EXERCISES TO COMPLETE:
1 - Can you revise the node regression text, starting with "In order to" and going on through "node property step.", so that "larger graph" is replaced by "denser graph"?
2 - In the node regression text, which candidate performed best in the training phase?

We do this using a Cypher projection targeting the House
and UnknownHouse
labels.
We will also project the sizeOfStory
property to use as a model feature, and the price
property to use as a target feature.
MATCH (house:House|UnknownHouse)
RETURN gds.graph.project(
'myGraph',
house,
null,
{
sourceNodeLabels: labels(house),
targetNodeLabels: [],
sourceNodeProperties: house { .sizePerStory, .price },
targetNodeProperties: {}
}
)
Train
In the following examples we will demonstrate running the Node Regression training pipeline on this graph.
We will train a model to predict the price of a house, based on its sizePerStory
property.
The configuration of the pipeline is the result of running the examples on the previous page:
CALL gds.alpha.pipeline.nodeRegression.train('myGraph', {
pipeline: 'pipe',
targetNodeLabels: ['House'],
modelName: 'nr-pipeline-model',
targetProperty: 'price',
randomSeed: 25,
concurrency: 1,
metrics: ['MEAN_SQUARED_ERROR']
}) YIELD modelInfo
RETURN
modelInfo.bestParameters AS winningModel,
modelInfo.metrics.MEAN_SQUARED_ERROR.train.avg AS avgTrainScore,
modelInfo.metrics.MEAN_SQUARED_ERROR.outerTrain AS outerTrainScore,
modelInfo.metrics.MEAN_SQUARED_ERROR.test AS testScore
winningModel | avgTrainScore | outerTrainScore | testScore |
---|---|---|---|
{maxDepth=2147483647, methodName="RandomForest", minLeafSize=1, minSplitSize=2, numberOfDecisionTrees=5, numberOfSamplesRatio=1.0} |
658.1848249523812 |
1188.6296009999999 |
1583.5897253333333 |
Here we can observe that the RandomForest
candidate with 5 decision trees performed the best in the training phase.
Notice that this is just a toy example on a very small graph.
In order to achieve a higher test score, we may need to use better features, a larger graph, or different model configuration.
Providing richer contexts to node property steps
In the above example we projected a House subgraph without relationships and used it for training and testing. Much information in the original graph is not used. We might want to utilize more node and relationship types to generate node properties (and link features) and investigate whether it improves node regression. We can do that by passing in contextNodeLabels and contextRelationshipTypes when adding a node property step.

DATASET EXCERPT:
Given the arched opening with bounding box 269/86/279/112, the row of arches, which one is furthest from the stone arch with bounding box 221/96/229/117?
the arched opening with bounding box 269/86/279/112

ANSWERS PER TASK:
1 -
In order to achieve a higher test score, we may need to use better features, a denser graph, or different model configuration.
Providing richer contexts to node property steps
In the above example we projected a House subgraph without relationships and used it for training and testing. Much information in the original graph is not used. We might want to utilize more node and relationship types to generate node properties (and link features) and investigate whether it improves node regression. We can do that by passing in contextNodeLabels and contextRelationshipTypes when adding a node property step.

2 - The RandomForest candidate with 5 decision trees.